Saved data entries
□ □ □ □ □ □ □
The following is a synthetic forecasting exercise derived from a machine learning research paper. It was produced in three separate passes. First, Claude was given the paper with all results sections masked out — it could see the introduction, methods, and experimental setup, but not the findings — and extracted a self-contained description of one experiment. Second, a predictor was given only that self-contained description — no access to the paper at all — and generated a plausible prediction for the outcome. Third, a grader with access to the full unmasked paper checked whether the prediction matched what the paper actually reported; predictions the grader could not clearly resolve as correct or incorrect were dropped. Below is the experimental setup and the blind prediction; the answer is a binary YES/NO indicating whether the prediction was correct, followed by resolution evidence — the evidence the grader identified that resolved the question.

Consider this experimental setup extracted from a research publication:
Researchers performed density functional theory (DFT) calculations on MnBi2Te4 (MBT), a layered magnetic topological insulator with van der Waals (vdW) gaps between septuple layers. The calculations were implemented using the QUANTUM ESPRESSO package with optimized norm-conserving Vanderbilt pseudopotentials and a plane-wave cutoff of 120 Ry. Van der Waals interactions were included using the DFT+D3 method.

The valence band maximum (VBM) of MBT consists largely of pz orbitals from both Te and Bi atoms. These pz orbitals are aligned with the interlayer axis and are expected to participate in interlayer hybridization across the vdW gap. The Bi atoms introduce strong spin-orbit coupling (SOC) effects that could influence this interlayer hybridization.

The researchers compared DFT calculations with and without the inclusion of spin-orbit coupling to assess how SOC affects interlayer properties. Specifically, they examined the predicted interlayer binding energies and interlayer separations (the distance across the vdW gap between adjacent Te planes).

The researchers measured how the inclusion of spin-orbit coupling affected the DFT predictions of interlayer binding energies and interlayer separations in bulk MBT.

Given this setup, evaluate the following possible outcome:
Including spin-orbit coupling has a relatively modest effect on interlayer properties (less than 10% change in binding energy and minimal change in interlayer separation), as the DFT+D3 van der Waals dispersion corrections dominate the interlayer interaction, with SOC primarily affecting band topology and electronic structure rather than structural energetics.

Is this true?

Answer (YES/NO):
□ □ □ □ □ □ □
Nothing but an exact transcription of the records is expected.

The following is a synthetic forecasting exercise derived from a machine learning research paper. It was produced in three separate passes. First, Claude was given the paper with all results sections masked out — it could see the introduction, methods, and experimental setup, but not the findings — and extracted a self-contained description of one experiment. Second, a predictor was given only that self-contained description — no access to the paper at all — and generated a plausible prediction for the outcome. Third, a grader with access to the full unmasked paper checked whether the prediction matched what the paper actually reported; predictions the grader could not clearly resolve as correct or incorrect were dropped. Below is the experimental setup and the blind prediction; the answer is a binary YES/NO indicating whether the prediction was correct, followed by resolution evidence — the evidence the grader identified that resolved the question.

Consider this experimental setup extracted from a research publication:
Researchers performed density functional theory (DFT) calculations on MnBi2Te4 (MBT), a layered magnetic topological insulator with van der Waals (vdW) gaps between septuple layers. The calculations were implemented using the QUANTUM ESPRESSO package with optimized norm-conserving Vanderbilt pseudopotentials and a plane-wave cutoff of 120 Ry. Van der Waals interactions were included using the DFT+D3 method.

The valence band maximum (VBM) of MBT consists largely of pz orbitals from both Te and Bi atoms. These pz orbitals are aligned with the interlayer axis and are expected to participate in interlayer hybridization across the vdW gap. The Bi atoms introduce strong spin-orbit coupling (SOC) effects that could influence this interlayer hybridization.

The researchers compared DFT calculations with and without the inclusion of spin-orbit coupling to assess how SOC affects interlayer properties. Specifically, they examined the predicted interlayer binding energies and interlayer separations (the distance across the vdW gap between adjacent Te planes).

The researchers measured how the inclusion of spin-orbit coupling affected the DFT predictions of interlayer binding energies and interlayer separations in bulk MBT.

Given this setup, evaluate the following possible outcome:
Including spin-orbit coupling has a relatively modest effect on interlayer properties (less than 10% change in binding energy and minimal change in interlayer separation), as the DFT+D3 van der Waals dispersion corrections dominate the interlayer interaction, with SOC primarily affecting band topology and electronic structure rather than structural energetics.

Is this true?

Answer (YES/NO):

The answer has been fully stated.